Image

Mitigating the Risks

Throughout Australia, there has never been a time when infrastructure construction activity has been so strong in all states and territories as now. 

Infrastructure Australia’s 2023 Market Capacity Report shows that the average cost of major projects in Victoria has increased by 41% since 2014, while South Australia is spending 33% more on infrastructure than in the past two decades. Meanwhile NSW, Queensland, and the Northern Territory are also set to experience unprecedented growth in the next three years, with investment up to three times higher than the previous three years. This surge in activity is being driven by government spending, population growth, and urbanisation trends.

While increased investment in infrastructure is a positive sign for the economy, it comes burdened with unique challenges that are impacting the industry’s profitability and efficiency. To keep on top of changing material prices, labour shortages, fuel hikes, insolvency, and international conflicts, it has never been more important to engage a Quantity Surveyor (QS) at the project onset.

Quantity Surveyors play a crucial role in ensuring the financial viability and efficiency of Australia’s infrastructure projects from inception to completion. Their involvement ensures that projects are completed within budget, on time, and to the required quality standards. Callum Agnew, Director, and professional Quantity Surveyor at TBH, offers valuable QS insights into how the industry can ensure accurate cost estimation, effective budget control, and efficient procurement processes, at a time where the industry is changing at an unprecedented rate.

○ ○ ○ ○

WHAT THIS EXERCISE ASKS:
1 > How would you put this sentence from the Australian infrastructure text into Spanish: "This surge in activity is being driven by government spending, population growth, and urbanisation trends."
2 > Can you pull out the stretch of the Australian infrastructure text that runs from "Mitigating the Risks" up to and including "territories as now."?

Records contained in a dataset
○ ○ ○ ○

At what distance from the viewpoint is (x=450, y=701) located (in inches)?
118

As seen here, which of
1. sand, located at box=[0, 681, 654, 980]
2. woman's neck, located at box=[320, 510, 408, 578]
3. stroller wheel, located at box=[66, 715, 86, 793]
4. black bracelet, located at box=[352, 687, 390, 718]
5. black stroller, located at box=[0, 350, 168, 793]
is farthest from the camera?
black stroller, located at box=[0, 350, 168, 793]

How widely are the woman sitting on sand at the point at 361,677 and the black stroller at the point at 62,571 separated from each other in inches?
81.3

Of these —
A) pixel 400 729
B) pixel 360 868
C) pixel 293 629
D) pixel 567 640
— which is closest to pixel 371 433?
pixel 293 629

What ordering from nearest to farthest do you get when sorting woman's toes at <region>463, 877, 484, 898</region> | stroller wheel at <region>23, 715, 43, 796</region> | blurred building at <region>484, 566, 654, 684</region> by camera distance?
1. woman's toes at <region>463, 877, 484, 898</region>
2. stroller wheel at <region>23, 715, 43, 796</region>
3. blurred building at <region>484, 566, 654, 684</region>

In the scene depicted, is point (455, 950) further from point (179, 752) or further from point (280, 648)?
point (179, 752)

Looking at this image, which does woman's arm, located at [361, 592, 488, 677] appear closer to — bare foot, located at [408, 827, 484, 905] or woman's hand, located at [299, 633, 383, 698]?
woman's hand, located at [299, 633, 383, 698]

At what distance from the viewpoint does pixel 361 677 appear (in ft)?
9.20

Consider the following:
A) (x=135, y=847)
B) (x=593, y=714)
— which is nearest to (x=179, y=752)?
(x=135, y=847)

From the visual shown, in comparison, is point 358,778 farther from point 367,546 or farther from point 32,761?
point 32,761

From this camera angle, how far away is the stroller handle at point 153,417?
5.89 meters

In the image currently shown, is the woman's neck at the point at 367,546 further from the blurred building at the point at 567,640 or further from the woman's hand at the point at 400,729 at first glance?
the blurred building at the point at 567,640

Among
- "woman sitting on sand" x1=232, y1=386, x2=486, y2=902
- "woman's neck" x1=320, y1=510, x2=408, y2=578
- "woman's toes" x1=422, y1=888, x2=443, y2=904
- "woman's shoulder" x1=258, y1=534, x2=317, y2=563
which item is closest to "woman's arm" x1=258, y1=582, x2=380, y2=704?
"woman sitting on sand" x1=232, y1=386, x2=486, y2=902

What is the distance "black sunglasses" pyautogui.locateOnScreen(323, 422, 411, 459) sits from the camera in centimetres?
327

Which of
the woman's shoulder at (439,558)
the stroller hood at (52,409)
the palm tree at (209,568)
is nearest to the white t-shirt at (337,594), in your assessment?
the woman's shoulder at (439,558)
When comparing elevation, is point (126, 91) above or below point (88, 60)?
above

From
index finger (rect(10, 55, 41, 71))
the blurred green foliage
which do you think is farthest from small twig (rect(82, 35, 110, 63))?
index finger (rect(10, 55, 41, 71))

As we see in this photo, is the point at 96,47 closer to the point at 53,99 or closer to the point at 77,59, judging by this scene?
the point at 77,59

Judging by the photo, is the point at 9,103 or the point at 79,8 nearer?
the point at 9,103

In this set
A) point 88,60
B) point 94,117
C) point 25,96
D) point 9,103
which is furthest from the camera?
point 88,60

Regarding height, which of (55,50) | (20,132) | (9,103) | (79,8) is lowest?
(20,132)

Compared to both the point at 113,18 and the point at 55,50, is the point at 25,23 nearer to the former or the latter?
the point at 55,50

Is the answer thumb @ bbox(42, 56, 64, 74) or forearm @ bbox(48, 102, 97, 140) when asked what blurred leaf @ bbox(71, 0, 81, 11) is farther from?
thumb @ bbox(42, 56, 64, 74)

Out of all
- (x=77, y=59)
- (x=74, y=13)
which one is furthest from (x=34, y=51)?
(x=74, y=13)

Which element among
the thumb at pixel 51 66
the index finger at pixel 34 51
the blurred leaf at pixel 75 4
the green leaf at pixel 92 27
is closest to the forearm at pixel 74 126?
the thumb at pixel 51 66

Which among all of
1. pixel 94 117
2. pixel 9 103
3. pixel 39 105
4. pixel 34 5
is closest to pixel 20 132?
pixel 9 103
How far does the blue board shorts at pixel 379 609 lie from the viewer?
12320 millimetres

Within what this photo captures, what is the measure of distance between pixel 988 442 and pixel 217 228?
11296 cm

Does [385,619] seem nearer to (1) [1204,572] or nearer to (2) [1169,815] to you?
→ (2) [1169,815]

○ ○ ○ ○

PER-TASK ANSWERS:
1 > Este auge de la actividad está impulsado por el gasto público, el crecimiento de la población y las tendencias de urbanización.

2 >
Mitigating the Risks

Throughout Australia, there has never been a time when infrastructure construction activity has been so strong in all states and territories as now.